[ python-Bugs-881522 ] Shelve slow after 7/8000 key

SourceForge.net noreply at sourceforge.net
Fri Jan 23 05:03:54 EST 2004


Bugs item #881522, was opened at 2004-01-21 17:09
Message generated for change (Comment added) made by marcoberi
You can respond by visiting: 
https://sourceforge.net/tracker/?func=detail&atid=105470&aid=881522&group_id=5470

Category: Python Library
Group: Python 2.3
Status: Open
Resolution: None
Priority: 5
Submitted By: Marco Beri (marcoberi)
Assigned to: Gregory P. Smith (greg)
Summary: Shelve slow after 7/8000 key

Initial Comment:
After about 8.000 insertion shelve became really, really 
slow.
This happens only with 2.3.3 #51 on Windows, not with 
2.2 and with 2.3 on Linux.
I try with writeback True or False: same problem.
Help! :-))


----------------------------------------------------------------------

>Comment By: Marco Beri (marcoberi)
Date: 2004-01-23 10:03

Message:
Logged In: YES 
user_id=588604

I mean: I didn't try with python 2.3 on linux (just with python 
2.2)

----------------------------------------------------------------------

Comment By: Marco Beri (marcoberi)
Date: 2004-01-23 10:01

Message:
Logged In: YES 
user_id=588604

I give a wrong info: I didn't try it on Linux so I'm not so sure 
it's a windows specific problem.
Besides this, looking at 2004-01-22 18:32 greg comment, it's 
seems that also Linux - alpha version has this problem.
Probably it's better to modify category to "Python library"?



----------------------------------------------------------------------

Comment By: Marco Beri (marcoberi)
Date: 2004-01-23 00:44

Message:
Logged In: YES 
user_id=588604

jkew,
also I god a bit of a headache. I was pretty sure to improve 
performances with Python 2.3.3, while they get incredibly 
worse.
I know perhaps this is a third-party issue, but I use a python 
feature (shelve) and at least I think that it's better to remove 
it or signal this problem in the documentation.
We are talking about few thousand key, not billions!
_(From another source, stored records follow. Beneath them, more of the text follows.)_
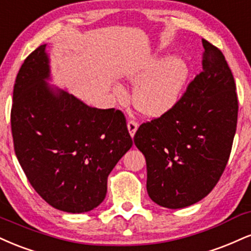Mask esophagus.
Segmentation results:
<instances>
[{
  "instance_id": "obj_1",
  "label": "esophagus",
  "mask_w": 251,
  "mask_h": 251,
  "mask_svg": "<svg viewBox=\"0 0 251 251\" xmlns=\"http://www.w3.org/2000/svg\"><path fill=\"white\" fill-rule=\"evenodd\" d=\"M127 128H128L129 134H131V137H133L135 131H137V128H138V123L133 119H129L127 122Z\"/></svg>"
}]
</instances>
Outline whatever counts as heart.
Instances as JSON below:
<instances>
[{"label": "heart", "instance_id": "1", "mask_svg": "<svg viewBox=\"0 0 251 251\" xmlns=\"http://www.w3.org/2000/svg\"><path fill=\"white\" fill-rule=\"evenodd\" d=\"M189 76L185 60L172 58L162 63L154 58L129 74V80L138 85L134 91L133 104L145 116L158 117L170 111L176 104ZM117 95L124 96L122 87Z\"/></svg>", "mask_w": 251, "mask_h": 251}]
</instances>
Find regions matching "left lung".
<instances>
[{
    "instance_id": "8db88e82",
    "label": "left lung",
    "mask_w": 251,
    "mask_h": 251,
    "mask_svg": "<svg viewBox=\"0 0 251 251\" xmlns=\"http://www.w3.org/2000/svg\"><path fill=\"white\" fill-rule=\"evenodd\" d=\"M202 71L170 111L143 123L134 144L146 159L147 193L159 206L179 209L213 191L236 132L234 76L219 48L202 39Z\"/></svg>"
}]
</instances>
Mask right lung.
<instances>
[{"label": "right lung", "instance_id": "add662e5", "mask_svg": "<svg viewBox=\"0 0 251 251\" xmlns=\"http://www.w3.org/2000/svg\"><path fill=\"white\" fill-rule=\"evenodd\" d=\"M45 47L26 57L15 80V154L30 185L50 206L89 212L105 199L108 174L133 143L122 111L90 107L45 83L50 76Z\"/></svg>", "mask_w": 251, "mask_h": 251}]
</instances>
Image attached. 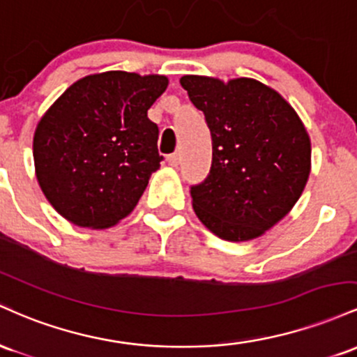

BTW I didn't post twice the previuos message.


----------------------------------------------------------------------

Comment By: James Kew (jkew)
Date: 2004-01-23 00:16

Message:
Logged In: YES 
user_id=598066

FWIW2, on skip's "miserable hack" comment below, vis-a-vis 
running shelve on btree: isn't this exactly the sort of thing 
shelve.Shelf is intended for?

import bsddb
import shelve

db = bsddb.btopen("temp.db")
sh = shelve.Shelf(db)
# do stuff with sh
sh.close()
# automatically calls close() on the underlying db

(Not sure why Shelf and friends are documented on 
shelve's "Restrictions" subsection...)



----------------------------------------------------------------------

Comment By: Marco Beri (marcoberi)
Date: 2004-01-23 00:08

Message:
Logged In: YES 
user_id=588604

I get your same results under normal cmd: 7.07 seconds vs 
0.46.

[c:\tmp]timer & \python23\python test3skip.py hashopen & 
timer
Timer 1 on: 19.13.22
Timer 1 off: 19.13.29  Elapsed: 0.00.07,07

[c:\tmp]timer & \python23\python test3skip.py btopen & timer
Timer 1 on: 19.13.45
Timer 1 off: 19.13.45  Elapsed: 0.00.00,46


----------------------------------------------------------------------

Comment By: James Kew (jkew)
Date: 2004-01-22 23:53

Message:
Logged In: YES 
user_id=598066

FWIW, to throw another use case into the pot: I (used to) 
run Roundup (roundup.sf.net) trackers on anydbm/Win2K and 
experienced a significant drop in performance between 2.2.x 
(bsddb185) and 2.3.x (dbhash).

I understand that this is a third-party issue, and that there 
were significant known problems with bsddb 1.85, but it did 
cause me a bit of a double-take after having heard so much 
about Python 2.3 being faster...

I say "used to" because the slowdown prompted me to 
migrate to Roundup's sqlite backend, solving my problem.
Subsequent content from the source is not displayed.